The site is close to Navy Pier, which evokes for me various childhood memories with my father who took me walking.
The space is idyllic for a monument, calm and peaceful, which is occasionally disturbed by the racket created by buildings being erected.
I could wander here for hours and get lost in reveries. I feel an invigorating return to my childhood when Navy Pier looked different, and yet it seems strangely the same.
I am tempted to mentally memorialize my father who took me walking to various green spaces such as this, as well as to Navy Pier.
My father was a man of inextinguishable energy who did lots of walking and running. He spent time with me after work and on weekends. We would choose a historic site to visit.
In a sense, I still sort of emulate him with his constant surplus of energy. Like him, I walk prodigiously and run whenever I get a chance. My father would have appreciated my robust constitution.
The Wrigley Building remains the same as when I was a child, historically untouched, creating realms of fantasy for me; in many senses, it epitomizes Carl Sandburg's Chicago, City of Big Shoulders.

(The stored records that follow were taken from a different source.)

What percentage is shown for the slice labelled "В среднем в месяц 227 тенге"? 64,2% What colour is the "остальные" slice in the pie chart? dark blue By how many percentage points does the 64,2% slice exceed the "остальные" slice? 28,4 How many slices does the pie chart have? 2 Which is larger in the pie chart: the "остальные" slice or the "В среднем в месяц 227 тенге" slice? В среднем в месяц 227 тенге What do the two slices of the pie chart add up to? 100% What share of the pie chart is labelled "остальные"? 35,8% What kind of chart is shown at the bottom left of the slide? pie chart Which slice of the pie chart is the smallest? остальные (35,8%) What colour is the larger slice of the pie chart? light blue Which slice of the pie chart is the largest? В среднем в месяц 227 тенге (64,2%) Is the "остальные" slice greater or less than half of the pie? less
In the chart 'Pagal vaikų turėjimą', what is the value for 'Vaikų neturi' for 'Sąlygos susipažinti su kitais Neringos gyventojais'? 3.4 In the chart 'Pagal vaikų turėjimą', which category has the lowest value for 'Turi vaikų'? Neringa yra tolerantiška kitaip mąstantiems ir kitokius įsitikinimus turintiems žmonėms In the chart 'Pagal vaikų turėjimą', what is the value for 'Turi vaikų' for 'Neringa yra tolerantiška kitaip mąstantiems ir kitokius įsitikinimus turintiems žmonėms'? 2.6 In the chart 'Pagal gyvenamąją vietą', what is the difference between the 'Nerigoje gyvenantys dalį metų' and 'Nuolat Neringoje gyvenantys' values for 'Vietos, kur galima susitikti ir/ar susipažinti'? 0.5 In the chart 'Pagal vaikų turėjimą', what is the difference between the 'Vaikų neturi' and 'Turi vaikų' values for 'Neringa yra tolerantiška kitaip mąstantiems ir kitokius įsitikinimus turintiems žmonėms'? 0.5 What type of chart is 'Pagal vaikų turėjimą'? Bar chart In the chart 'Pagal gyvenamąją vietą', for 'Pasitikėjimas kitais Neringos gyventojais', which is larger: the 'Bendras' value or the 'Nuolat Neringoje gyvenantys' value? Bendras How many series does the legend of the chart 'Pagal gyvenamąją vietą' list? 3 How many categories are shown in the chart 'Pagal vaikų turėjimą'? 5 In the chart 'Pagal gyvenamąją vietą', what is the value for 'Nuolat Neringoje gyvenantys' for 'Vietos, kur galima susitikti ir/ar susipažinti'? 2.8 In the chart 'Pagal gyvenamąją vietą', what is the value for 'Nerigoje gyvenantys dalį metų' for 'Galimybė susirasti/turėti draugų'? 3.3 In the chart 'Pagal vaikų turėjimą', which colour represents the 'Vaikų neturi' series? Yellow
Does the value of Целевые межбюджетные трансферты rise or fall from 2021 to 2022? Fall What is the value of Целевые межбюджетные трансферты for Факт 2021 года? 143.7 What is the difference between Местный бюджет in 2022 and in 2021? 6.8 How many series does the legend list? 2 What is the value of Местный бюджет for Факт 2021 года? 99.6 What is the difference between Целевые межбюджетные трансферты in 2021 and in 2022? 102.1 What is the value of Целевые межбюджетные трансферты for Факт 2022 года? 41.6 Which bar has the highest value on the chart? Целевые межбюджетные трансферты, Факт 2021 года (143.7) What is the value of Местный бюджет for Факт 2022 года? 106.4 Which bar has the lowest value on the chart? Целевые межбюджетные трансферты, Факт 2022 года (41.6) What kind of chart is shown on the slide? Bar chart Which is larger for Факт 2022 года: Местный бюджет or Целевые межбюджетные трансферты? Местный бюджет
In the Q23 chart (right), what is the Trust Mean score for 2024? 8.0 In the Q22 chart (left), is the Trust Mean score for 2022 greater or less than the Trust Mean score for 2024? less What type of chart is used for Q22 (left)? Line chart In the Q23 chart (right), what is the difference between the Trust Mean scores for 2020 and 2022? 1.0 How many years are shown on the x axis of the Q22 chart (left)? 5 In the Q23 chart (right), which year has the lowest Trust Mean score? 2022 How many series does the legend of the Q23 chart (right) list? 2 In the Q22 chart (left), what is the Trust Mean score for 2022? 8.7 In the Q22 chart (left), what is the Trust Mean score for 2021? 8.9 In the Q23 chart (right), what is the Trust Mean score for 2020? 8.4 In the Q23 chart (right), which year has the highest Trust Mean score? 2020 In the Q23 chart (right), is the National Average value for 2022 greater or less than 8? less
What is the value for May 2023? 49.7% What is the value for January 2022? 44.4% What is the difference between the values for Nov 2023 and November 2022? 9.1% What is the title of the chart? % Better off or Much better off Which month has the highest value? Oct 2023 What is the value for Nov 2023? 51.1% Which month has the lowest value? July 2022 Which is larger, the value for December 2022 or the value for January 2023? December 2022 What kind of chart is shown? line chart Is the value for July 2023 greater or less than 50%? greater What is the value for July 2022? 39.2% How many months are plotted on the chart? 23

Because the Wrigley Building remains unchanged since I was a boy, I never fail to feel a sense of Toyland when I walk past it-a continual sense of child-like discovery. Sometimes I think I am looking at huge building blocks.
This building evokes for me memories of my father who took me through extended tours of Chicago and its various historic sites.
I am attracted
to green spots such as these, since I often sit and write in open fields.
I can spend hours doing this if there's no intrusion.
I simply like to schedule walks in various historic parks where my writing
blends in with the scenery. On one such walk, I explored the Chicago Historical
Society, then spent the rest of the day in Lincoln Park Zoo and by the
lake where I wrote about the experience.